Data extracts: Begin
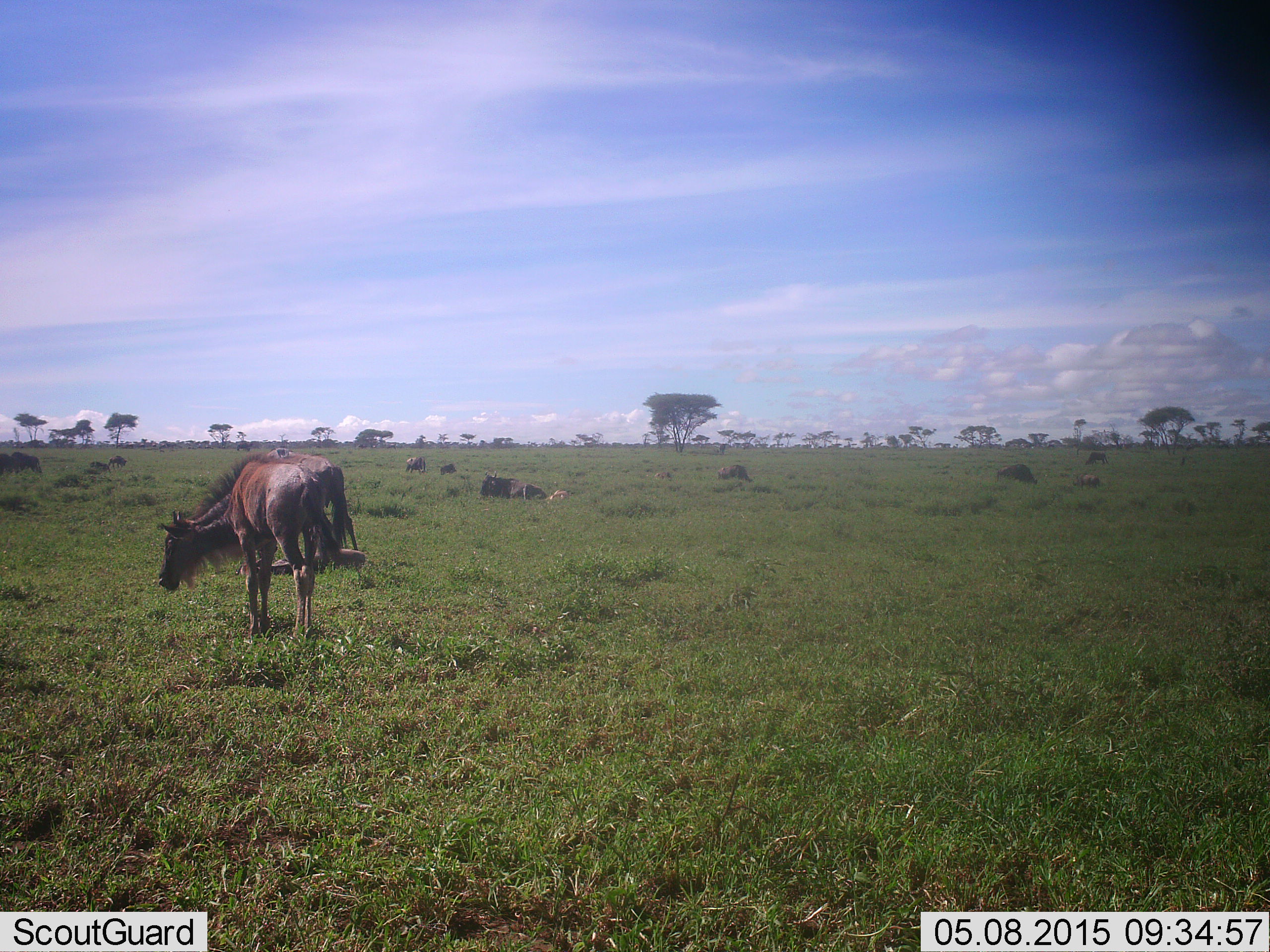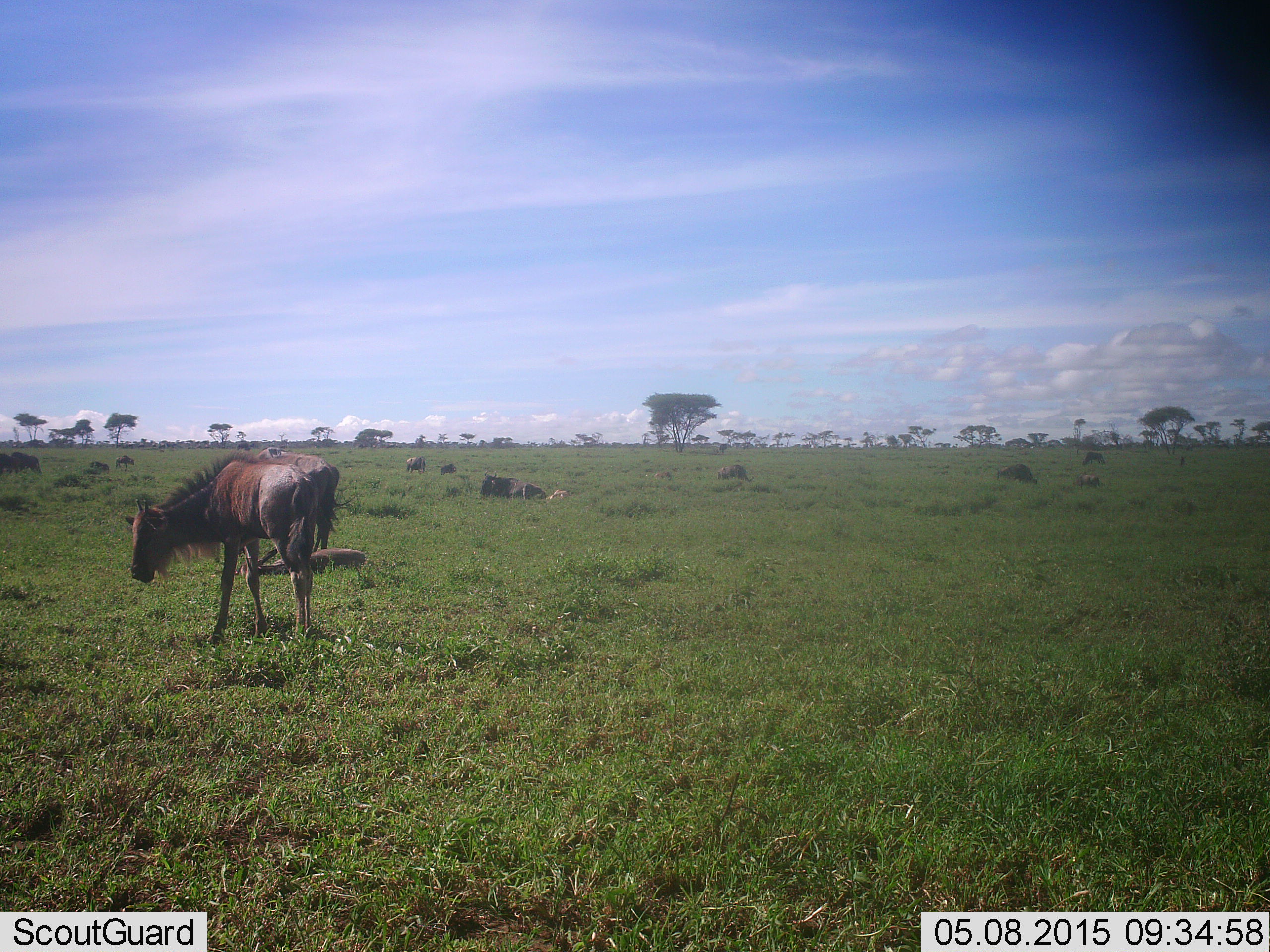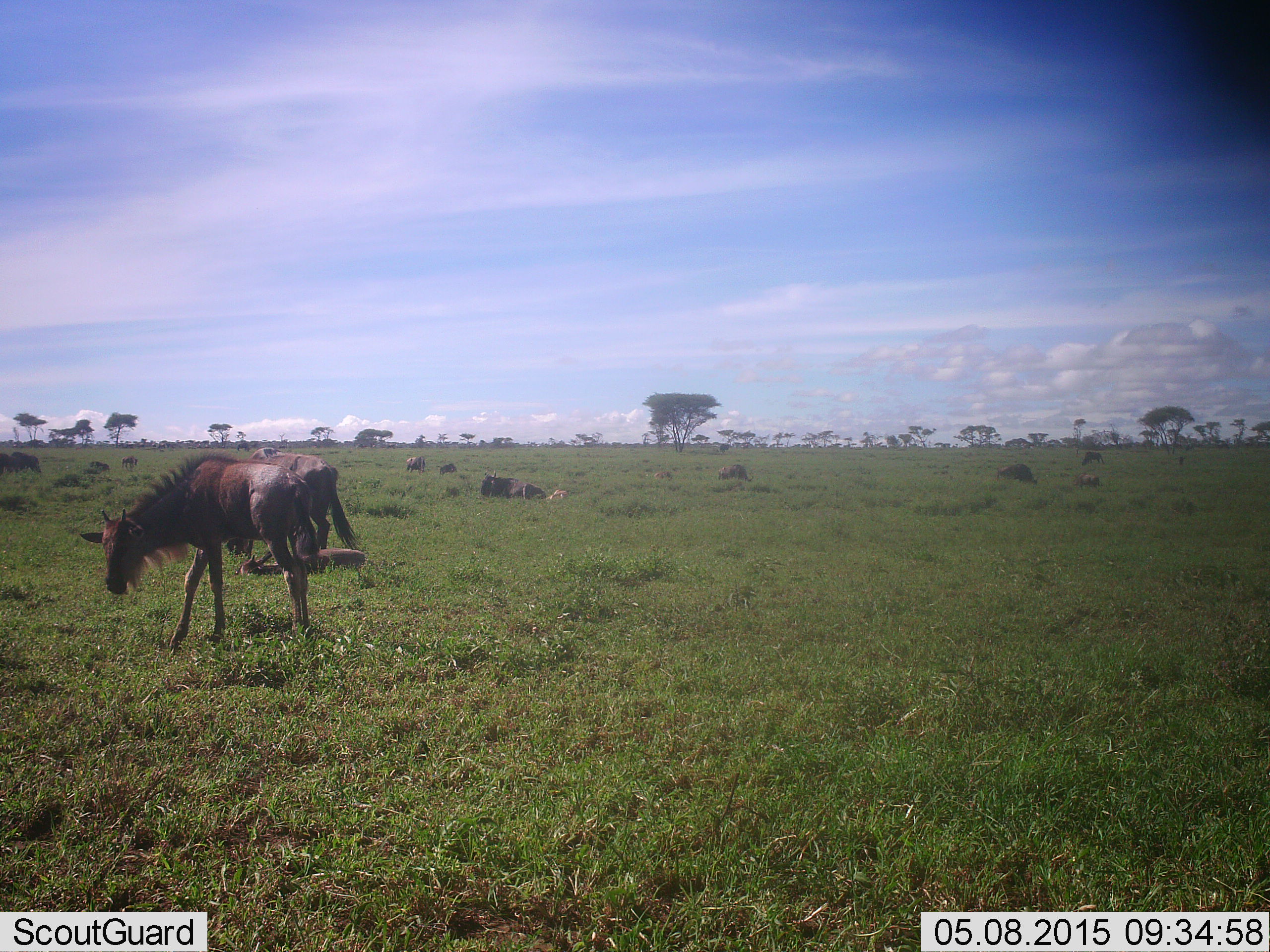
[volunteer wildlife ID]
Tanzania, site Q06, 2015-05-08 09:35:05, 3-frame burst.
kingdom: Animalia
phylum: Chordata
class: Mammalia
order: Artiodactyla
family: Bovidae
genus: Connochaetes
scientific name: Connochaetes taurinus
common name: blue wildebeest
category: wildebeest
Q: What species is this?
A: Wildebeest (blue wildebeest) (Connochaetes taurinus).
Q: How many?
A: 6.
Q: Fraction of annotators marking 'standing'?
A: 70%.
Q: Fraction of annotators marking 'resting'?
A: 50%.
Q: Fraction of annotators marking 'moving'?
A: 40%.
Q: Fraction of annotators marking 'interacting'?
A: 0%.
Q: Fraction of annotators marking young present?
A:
Data extracts: End
Transcribe the records above exactly, omitting every picture they contain.

▸ Answer to this problem:
[volunteer wildlife ID]
Tanzania, site Q06, 2015-05-08 09:35:05, 3-frame burst.
kingdom: Animalia
phylum: Chordata
class: Mammalia
order: Artiodactyla
family: Bovidae
genus: Connochaetes
scientific name: Connochaetes taurinus
common name: blue wildebeest
category: wildebeest
Q: What species is this?
A: Wildebeest (blue wildebeest) (Connochaetes taurinus).
Q: How many?
A: 6.
Q: Fraction of annotators marking 'standing'?
A: 70%.
Q: Fraction of annotators marking 'resting'?
A: 50%.
Q: Fraction of annotators marking 'moving'?
A: 40%.
Q: Fraction of annotators marking 'interacting'?
A: 0%.
Q: Fraction of annotators marking young present?
A:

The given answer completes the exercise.